Books

HURRAH FOR PEACE, HOORAY FOR WAR: THE UNITED STATES DURING WORLD WAR I.

OCTOBER 1972 DAVID BOWMAN '63
Books
HURRAH FOR PEACE, HOORAY FOR WAR: THE UNITED STATES DURING WORLD WAR I.
OCTOBER 1972 DAVID BOWMAN '63

Steven Jantzen'63. New York: Alfred A. Knopf, 1972.327 pp. $4.95.

Historical montage, this book reads like documentary film, a quick series of vivid pictures, voices, and life people in wartime. Instead of the usual digested facts, the ponderous parade of generalization plus supporting examples, it consists almostly entirely of original sources (letters, diaries, newspapers, songs, posters, and speeches) selected from enormous masses of material with a sympathetic and intelligent eye. This is revolution in historiography. If old historians follow Linnaeus cataloguing, classifying, and outlining, new historians, like Steven Jantzen, follow Einstein. They know that history, like nature, has only "order" and "meaning" when man imposes it by decree, whereas in reality there are only the rush and montage of events. And the variety of materials used suggests once again that there is no "subject" of history, because nothing can be excluded. History must be the sum of everything that has happened and everything that has not happened. There is, nonetheless, a conscious attempt to correct the serious imbalances seen in traditional views of the period.
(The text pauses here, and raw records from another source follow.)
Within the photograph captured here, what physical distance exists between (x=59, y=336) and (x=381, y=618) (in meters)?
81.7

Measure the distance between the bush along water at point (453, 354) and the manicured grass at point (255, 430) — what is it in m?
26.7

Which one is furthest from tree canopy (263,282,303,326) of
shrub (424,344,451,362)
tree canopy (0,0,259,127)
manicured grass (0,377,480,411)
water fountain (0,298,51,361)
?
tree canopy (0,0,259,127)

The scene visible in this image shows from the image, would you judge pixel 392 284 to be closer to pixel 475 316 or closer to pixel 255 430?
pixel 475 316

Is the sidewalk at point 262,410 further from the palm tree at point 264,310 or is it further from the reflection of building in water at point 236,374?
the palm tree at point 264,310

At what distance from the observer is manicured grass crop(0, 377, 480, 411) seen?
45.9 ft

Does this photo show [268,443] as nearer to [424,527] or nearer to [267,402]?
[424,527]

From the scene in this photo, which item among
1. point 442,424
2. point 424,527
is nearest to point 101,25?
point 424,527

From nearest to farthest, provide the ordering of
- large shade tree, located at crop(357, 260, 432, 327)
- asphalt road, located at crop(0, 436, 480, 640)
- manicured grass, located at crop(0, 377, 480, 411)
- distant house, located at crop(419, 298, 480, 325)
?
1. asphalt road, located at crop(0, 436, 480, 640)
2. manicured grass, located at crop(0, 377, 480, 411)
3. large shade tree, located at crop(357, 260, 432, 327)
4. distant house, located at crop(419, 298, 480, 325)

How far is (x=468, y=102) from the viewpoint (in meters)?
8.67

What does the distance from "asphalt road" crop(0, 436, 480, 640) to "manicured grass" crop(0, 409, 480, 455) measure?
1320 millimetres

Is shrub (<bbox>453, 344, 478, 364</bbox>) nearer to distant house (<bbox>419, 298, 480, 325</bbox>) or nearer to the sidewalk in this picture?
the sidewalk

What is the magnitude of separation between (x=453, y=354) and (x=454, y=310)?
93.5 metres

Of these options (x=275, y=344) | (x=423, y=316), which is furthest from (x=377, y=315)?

More attention is paid to the homefront where the real war was fought for political and economic motives, less to the trenches where nothing is real and no choices are possible. For the first time we realize that war had to be sold to the American people, who sensibly balked at getting involved; that opposition to the war was considerable and clearheaded; that the whipped-up enthusiasm for our involvement unleashed a torrent of intolerance and mob violence from which we have never recovered; and that many American Negroes got their first opportunities for a full participation in American life through being pressed into military service.

Attention to such aspects offers us corrective eyeglasses: we see the period clearly for the first time. The result is a balanced view, simply summed up in the book's closing sentences:

Was America's experience in World War I really the tragedy Ernest Meyer [a student anti-war protester] and others said it was? Or was it, as Theodore Roosevelt believed, a triumph of American idealism? History can do no more than ask the question.

The relevance of all this is considerable, given our present realization that involvement in another war has been sold to us from which we cannot profit in any way even if we "win" it. It took the first-hand horrors of two world wars to kill militarism in France, Germany, Great Britain, and Japan. Will it take a war at home to kill ours? Or can we do it by educating our children who have been trying to educate us? Books like this are a good start. Fortunately there is no liberal tub-thumping or breast-beating in this book. None is needed. The original sources speak for themselves.

Lecturer in Humanities at George Washington University, Mr. Bowman is enlarging hispolitical education by teaching State Department employees.